1 May 2011

Iceberg Drag Marks on the Bottom of Glacial Lake Agassiz

Posted by John Freeland

Remnant iceberg drag marks near Pembina, ND. (Source: NRCS Web Soil Survey)


The linear streaks shown on the aerial photograph to the right are believed to have been gouged by icebergs dragging on the bottom of wind swept Glacial Lake Agassiz. The streaks (Lat. 48 50′ 45″ N; Lon. 97 16′ 30″ W) are up to several miles long, hundreds of feet wide and several feet deep.

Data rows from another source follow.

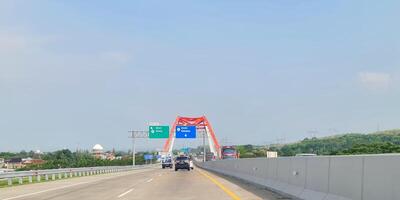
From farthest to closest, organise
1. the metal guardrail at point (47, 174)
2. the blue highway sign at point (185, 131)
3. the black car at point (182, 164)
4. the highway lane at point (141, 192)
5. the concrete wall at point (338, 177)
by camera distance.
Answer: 1. the blue highway sign at point (185, 131)
2. the black car at point (182, 164)
3. the metal guardrail at point (47, 174)
4. the highway lane at point (141, 192)
5. the concrete wall at point (338, 177)

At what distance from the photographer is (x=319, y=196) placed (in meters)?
15.6

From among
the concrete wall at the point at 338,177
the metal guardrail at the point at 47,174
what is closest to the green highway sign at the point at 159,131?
the metal guardrail at the point at 47,174

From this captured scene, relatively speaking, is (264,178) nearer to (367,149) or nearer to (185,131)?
(367,149)

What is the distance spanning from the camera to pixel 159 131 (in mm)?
99625

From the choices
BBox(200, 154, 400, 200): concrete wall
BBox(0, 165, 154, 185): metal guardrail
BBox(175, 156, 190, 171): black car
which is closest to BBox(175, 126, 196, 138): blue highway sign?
BBox(175, 156, 190, 171): black car

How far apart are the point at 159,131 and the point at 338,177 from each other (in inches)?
3400

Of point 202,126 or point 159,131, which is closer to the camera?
point 159,131

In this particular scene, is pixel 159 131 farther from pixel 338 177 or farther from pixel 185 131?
pixel 338 177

Glacial Lake Agassiz, named after the 19th Century naturalist Louis Agassiz, was the largest of the proglacial lakes formed at the end of the Pliestocene. Between 10,000 and 7,000 years ago, as glacial ice melted northward, the shoreline of Lake Agassiz shifted as new outlets were opened and the earth’s crust readjusted to the release of the glacier’s enormous weight in a process known as isostatic rebound.

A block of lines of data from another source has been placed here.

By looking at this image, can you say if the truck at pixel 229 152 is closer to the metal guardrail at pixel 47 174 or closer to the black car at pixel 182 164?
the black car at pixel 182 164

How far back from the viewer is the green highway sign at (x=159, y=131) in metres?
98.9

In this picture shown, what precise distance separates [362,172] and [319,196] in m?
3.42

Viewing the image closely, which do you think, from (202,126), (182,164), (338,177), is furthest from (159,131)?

The history of Lake Agassiz corresponded to major global climate change and the migration of the Clovis people into a regional ecosystem that transitioned from ice cover, to periglacial tundra, to spruce forest, to prairie in a few thousand years.

The Sherack Formation, a lacustrine silty clay deposit, is the parent material for a suite of soils found on the landscape that once was the bottom of Lake Agassiz. Driving north toward Winnipeg on Interstate 29, it’s difficult to imagine a flatter landscape in the world, but the drag marks create enough microtopography to cause contrasting soil conditions in the grooves versus the “ridges” between the grooves.

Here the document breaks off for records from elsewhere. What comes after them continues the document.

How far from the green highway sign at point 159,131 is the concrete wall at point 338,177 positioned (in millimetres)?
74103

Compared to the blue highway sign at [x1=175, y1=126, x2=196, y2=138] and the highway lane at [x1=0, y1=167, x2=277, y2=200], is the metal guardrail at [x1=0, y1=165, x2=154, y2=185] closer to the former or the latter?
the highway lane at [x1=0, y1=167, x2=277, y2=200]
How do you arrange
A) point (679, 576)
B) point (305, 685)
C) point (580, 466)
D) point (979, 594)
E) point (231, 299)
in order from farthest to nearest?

Soil map units related to scour marks (NRCS Web Soil Survey)

The figure (right) is a soil map from the Natural Resources Conservation Service (NRCS) Web Soil Survey. Two dominant soil types are shown on the map:
(BrA) Bearden silty clay loam, somewhat poorly drained, saline.
(Pu) Perella silty clay loam, poorly drained.

The Bearden soil is found on the “ridges” that appear as lighter streaks in the aerial photo. The Perella soils, often found in wetlands, are wetter and appear darker in the aerial photo compared to the Bearden. More information is available regarding these soils at NRCS Official Soil Series Descriptions

The pattern of mapped soil units illustrates the strong influence of parent material, i.e., the glacio-lacustrine sediments and the processes that deposited them – all made possible by Earth’s dynamic climate.